His other current roles include advising the chief executives of CNN, the American broadcast news network, and The New York Times Company on talks with digital platforms about the growing influence of artificial intelligence on their industries.

Mr Kogan has links to Labour, having in the past donated money to a number of individual parliamentary candidates, chairing LabourList, the independent news site, and writing two books about the party.

One source close to the process to appoint the IFR chair described him as “an obvious choice” for the position.

In recent months, Sky News has disclosed the identities of the shortlisted candidates for the role, with former Aston Villa FC and Liverpool FC chief executive Christian Purslow one of three candidates who made it to a supposedly final group of contenders.

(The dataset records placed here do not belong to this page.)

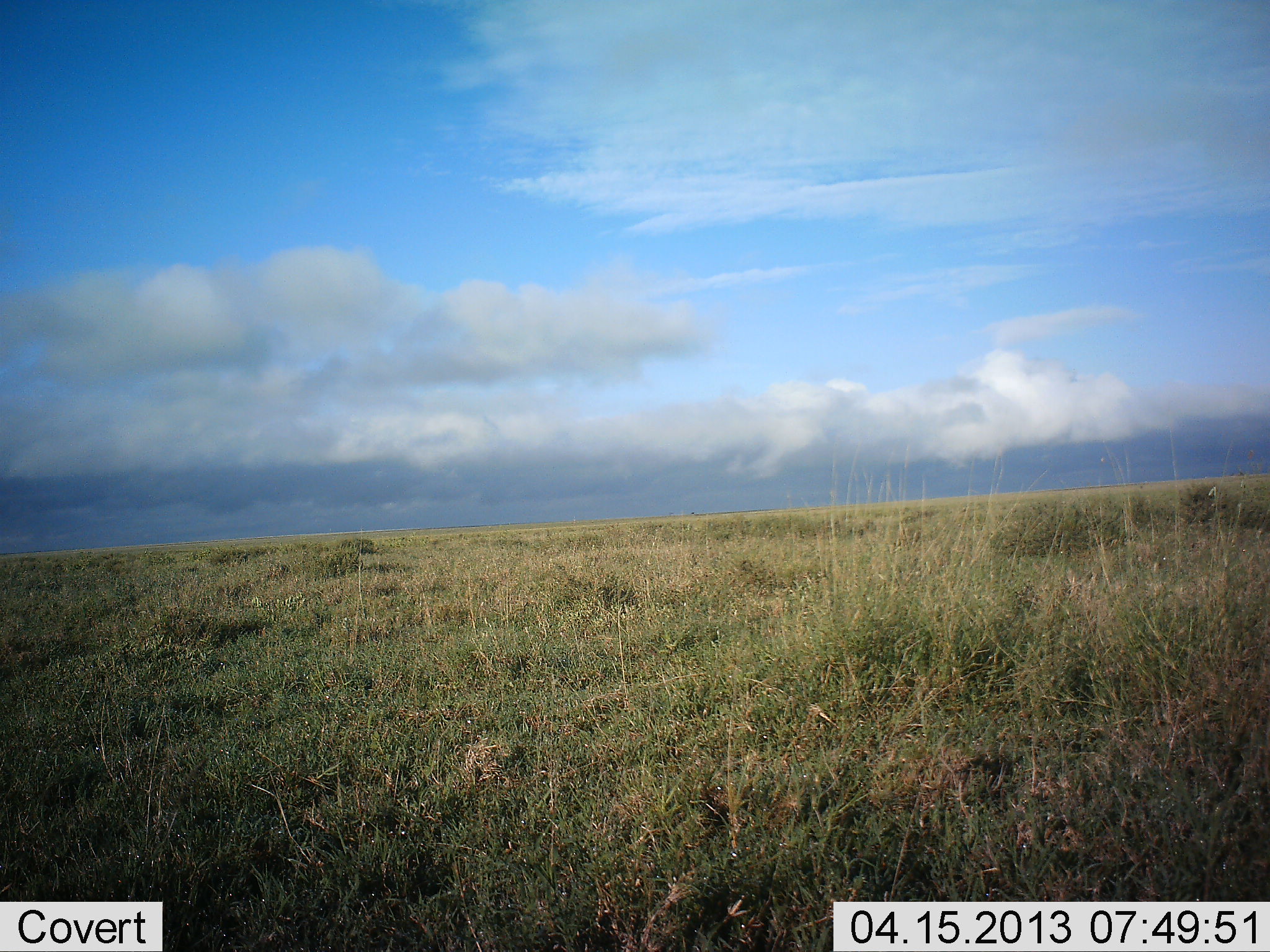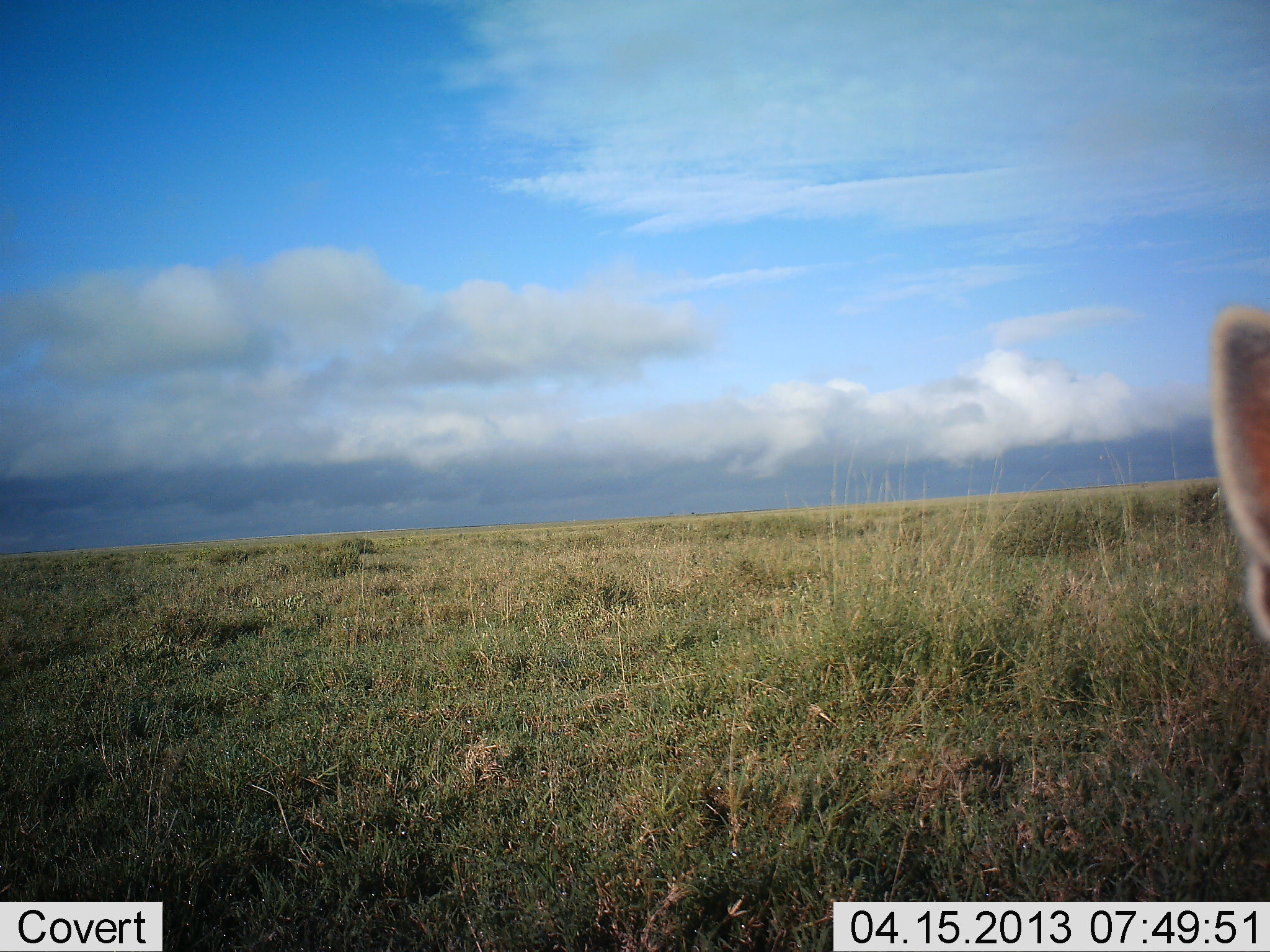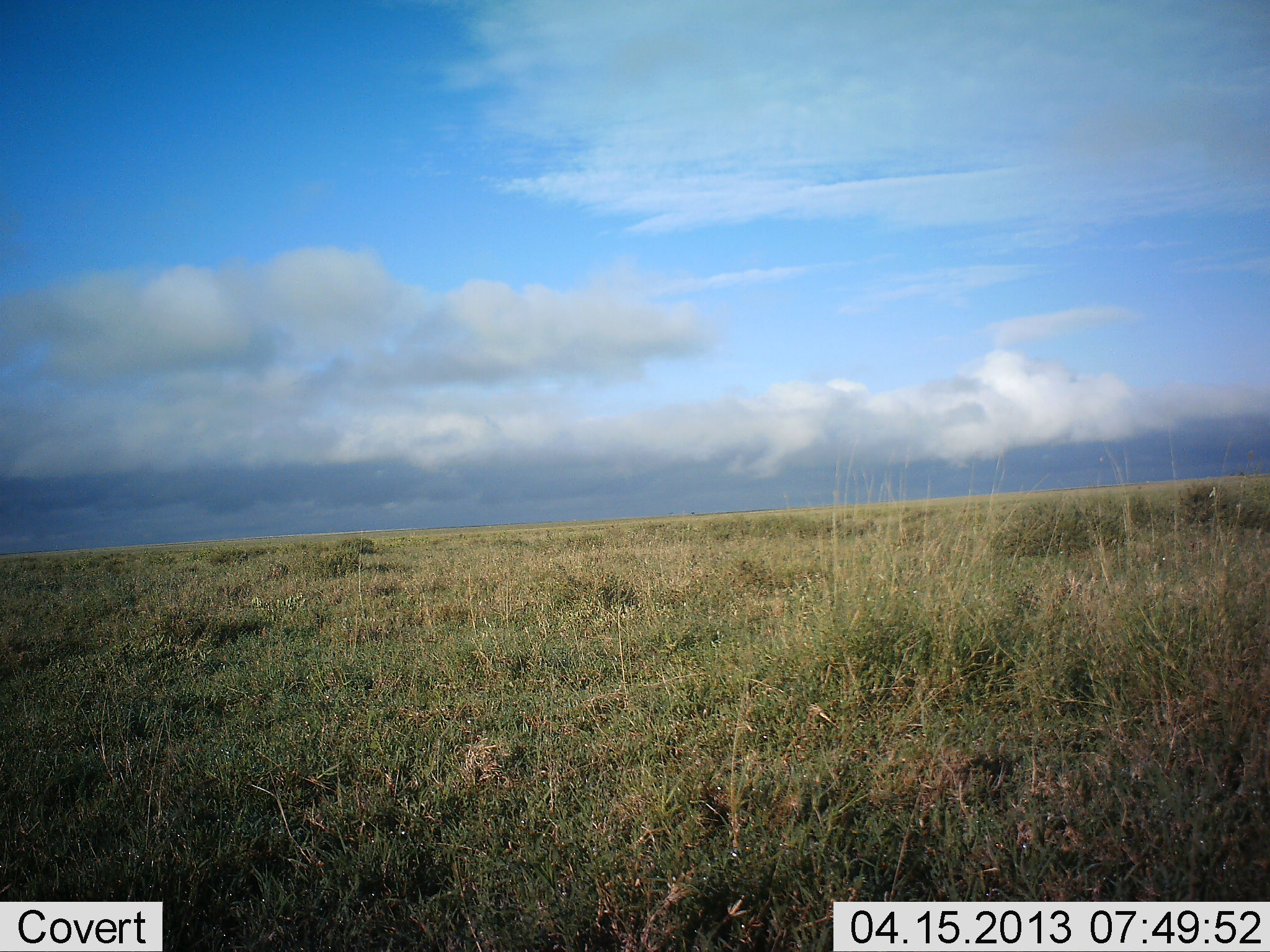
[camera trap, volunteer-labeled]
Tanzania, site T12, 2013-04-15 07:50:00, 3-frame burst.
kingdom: Animalia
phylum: Chordata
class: Mammalia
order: Artiodactyla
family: Bovidae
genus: Eudorcas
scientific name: Eudorcas thomsonii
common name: thomson's gazelle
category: gazellethomsons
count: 1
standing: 83%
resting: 0%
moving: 17%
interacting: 0%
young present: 0%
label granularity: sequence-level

The others were Sanjay Bhandari, who chairs the anti-racism football charity Kick It Out, and Professor Sir Ian Kennedy, who chaired the new parliamentary watchdog established after the MPs expenses scandal.

Sky News revealed last weekend, however, that government officials had resumed contact with applicants who did not make it onto that shortlist for the £130,000-a-year post.

The apparent hiatus in the appointment of the IFR’s inaugural chair threatened to reignite speculation that Sir Keir was seeking to diminish its powers amid a broader clampdown on Britain’s economic watchdogs.

Both 10 Downing Street and the Department for Culture, Media and Sport (DCMS) have sought to dismiss those suggestions, with insiders insisting that the IFR will be established largely as originally envisaged.

The creation of the IFR, which will be based in Manchester, is among the principal elements of legislation now progressing through parliament, with Royal Assent expected before the summer recess.

The Football Governance Bill has completed its journey through the House of Lords and will be introduced in the Commons shortly, according to the DCMS.

The regulator was conceived by the previous Conservative government in the wake of the furore over the failed European Super League project, but has triggered deep unrest in parts of English football.

Steve Parish, the chairman of Premier League side Crystal Palace, told a recent sports industry conference that the watchdog “wants to interfere in all of the things we don’t need them to interfere in and help with none of the things we actually need help with”.

“We have a problem that we’re constantly being told that we’re not a business and [that] we’re part of the fabric of communities,” he is reported to have said.

“At the same time, we’re…being treated to the nth degree like a business.”

Initial interviews for the chair of the new watchdog took place last November, with an earlier recruitment process curtailed by the calling of last year’s general election.

Mr Kogan is said by officials to have originally been sounded out about the IFR chairmanship under the Tory administration.

Lisa Nandy, the culture secretary, will also need to approve the appointment of a preferred candidate, with the chosen individual expected to face a pre-appointment hearing in front of the Commons culture, media and sport select committee as early as next month.

It forms part of a process that represents the most fundamental shake-up in the oversight of English football in the game’s history.

The establishment of the body comes with the top tier of the professional game gripped by civil war, with Abu Dhabi-owned Manchester City at the centre of a number of legal cases with the Premier League over its financial dealings.

The Premier League is also keen to agree a long-delayed financial redistribution deal with the EFL before the regulator is formally launched, although there has been little progress towards that in the last year.

The government has dropped a previous stipulation that the IFR should have regard to British foreign and trade policy when determining the appropriateness of a new club owner.

“We do not comment on speculation,” a DCMS spokesperson said when asked about Mr Kogan’s candidacy to chair the football watchdog.

“No appointment has been made and the recruitment process for [IFR] chair is ongoing.”

This weekend, Mr Kogan declined to comment.